* **Actions to take**
a) According to the article about The Climb, which bike shop did Michael Angelo Covino and Kyle Marvin ride into on March 6?
b) From the article about The Climb, write out the passage that starts with "A Buddy Bicycle" and goes on through "second partial lockdown.".

====== Excerpted passage

A Buddy Bicycle Comedy That Premiered at the Portland International Film Festival Right Before the Pandemic Lockdown Finally Got Its Theatrical Release

"The Climb" was finally made available this month via private rental screenings at Cinema 21 and Living Room Theaters prior to the second partial lockdown.

On March 6, a pair of Hollywood co-stars clad in vibrant biker Spandex made a confident left turn across Southeast Powell Boulevard. That day, Michael Angelo Covino and Kyle Marvin seemed to pedal straight out of their forthcoming buddy comedy, The Climb, and into Braking Cycles bike shop. For Marvin, the Portland press stop marked a homecoming.

"It's a big deal for me too," Covino joked, "but I don't understand why."

But like practically everyone else on March 6, the duo couldn't see what came next. After a packed screening at the Portland International Film Festival, COVID-19 stuck a wrench in their chains, and the theatrical release of The Climb inched backward for most of the year. Distributor Sony Pictures Classics clung to a theater-or-bust approach, and The Climb was finally made available this month via private rental screenings at Portland venues like Cinema 21 and Living Room Theaters prior to the second governor-ordered partial lockdown.

If nothing else, 2020 did The Climb the courtesy of confirming its themes. Covino and Marvin's buddy comedy maintains a helpless, bittersweet relationship to character development. The harder the lifelong bros (also named Kyle and Mike) push themselves, the less control they have.

"Life is absurd," Covino said back in March. "We should really all try not to take this too seriously."

The feature film grew out of a 2018 short depicting two lifelong friends ascending the French Alps. Midway through the climb, Mike admits to sleeping with Kyle's fiancée. Kyle is furious, but not a strong enough cyclist to catch Mike. The subsequent bickering and wheel-spinning continue for the rest of the mountain ride and, in the feature-length version, another 10 years.

Both Marvin and Covino acknowledge that many films inspired by shorts fail to transcend their original premise, so they entered a game of self-upmanship to top their opening cycling scene with highly choreographed single takes.

"How can we make this scene harder [to execute] than the last?" Covino said. "That was a personal, masochistic way of approaching it."

For an indie comedy from virtual unknowns, the visual ambition sticks out—from funeral brawls, to ice-fishing mishaps, to an almost gymnastic tour of a Christmas party. Marvin and Covino find prickly humor in the smallest details interrupting the long pans or sustained stillness. Everyone fights about everything, like the French translation for "bike water bottle," or whether a mourner should be allowed to toss dirt at a union cemetery.

This approach led Marvin and Covino to specific casting aspirations and a crew of supporting actors like Gayle Rankin (GLOW), George Wendt (Cheers) and Talia Balsam (Mad Men) with one quality in common.

============
====== Source material

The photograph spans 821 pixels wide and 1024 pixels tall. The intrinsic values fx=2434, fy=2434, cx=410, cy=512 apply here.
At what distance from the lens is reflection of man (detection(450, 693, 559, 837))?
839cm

============
====== Source material

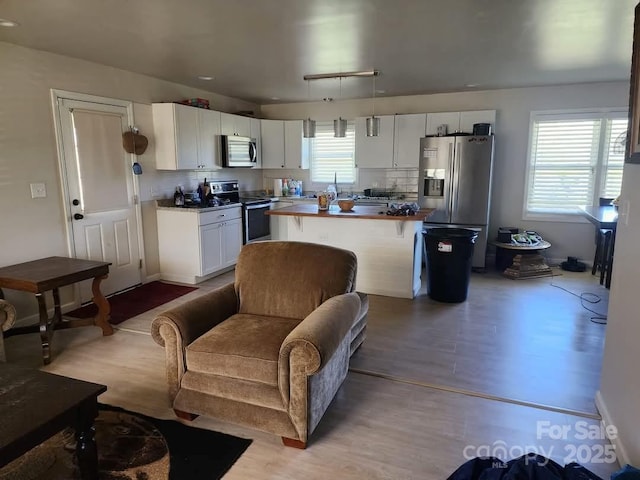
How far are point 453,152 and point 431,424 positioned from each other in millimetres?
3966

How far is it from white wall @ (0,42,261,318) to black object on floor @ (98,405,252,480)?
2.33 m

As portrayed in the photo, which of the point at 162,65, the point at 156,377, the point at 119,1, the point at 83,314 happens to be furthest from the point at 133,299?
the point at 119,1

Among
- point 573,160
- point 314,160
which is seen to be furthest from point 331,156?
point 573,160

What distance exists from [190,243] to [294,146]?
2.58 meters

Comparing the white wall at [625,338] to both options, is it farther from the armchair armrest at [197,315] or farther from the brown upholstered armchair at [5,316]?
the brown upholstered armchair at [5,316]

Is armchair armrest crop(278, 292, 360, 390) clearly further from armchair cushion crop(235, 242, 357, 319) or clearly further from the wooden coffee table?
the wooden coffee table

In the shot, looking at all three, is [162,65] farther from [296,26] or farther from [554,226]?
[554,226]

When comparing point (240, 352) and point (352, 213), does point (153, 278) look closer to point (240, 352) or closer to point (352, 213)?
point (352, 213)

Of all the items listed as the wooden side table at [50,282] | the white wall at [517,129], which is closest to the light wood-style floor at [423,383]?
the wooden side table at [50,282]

============

* **Answers by item**
a) Braking Cycles

b)
A Buddy Bicycle Comedy That Premiered at the Portland International Film Festival Right Before the Pandemic Lockdown Finally Got Its Theatrical Release

"The Climb" was finally made available this month via private rental screenings at Cinema 21 and Living Room Theaters prior to the second partial lockdown.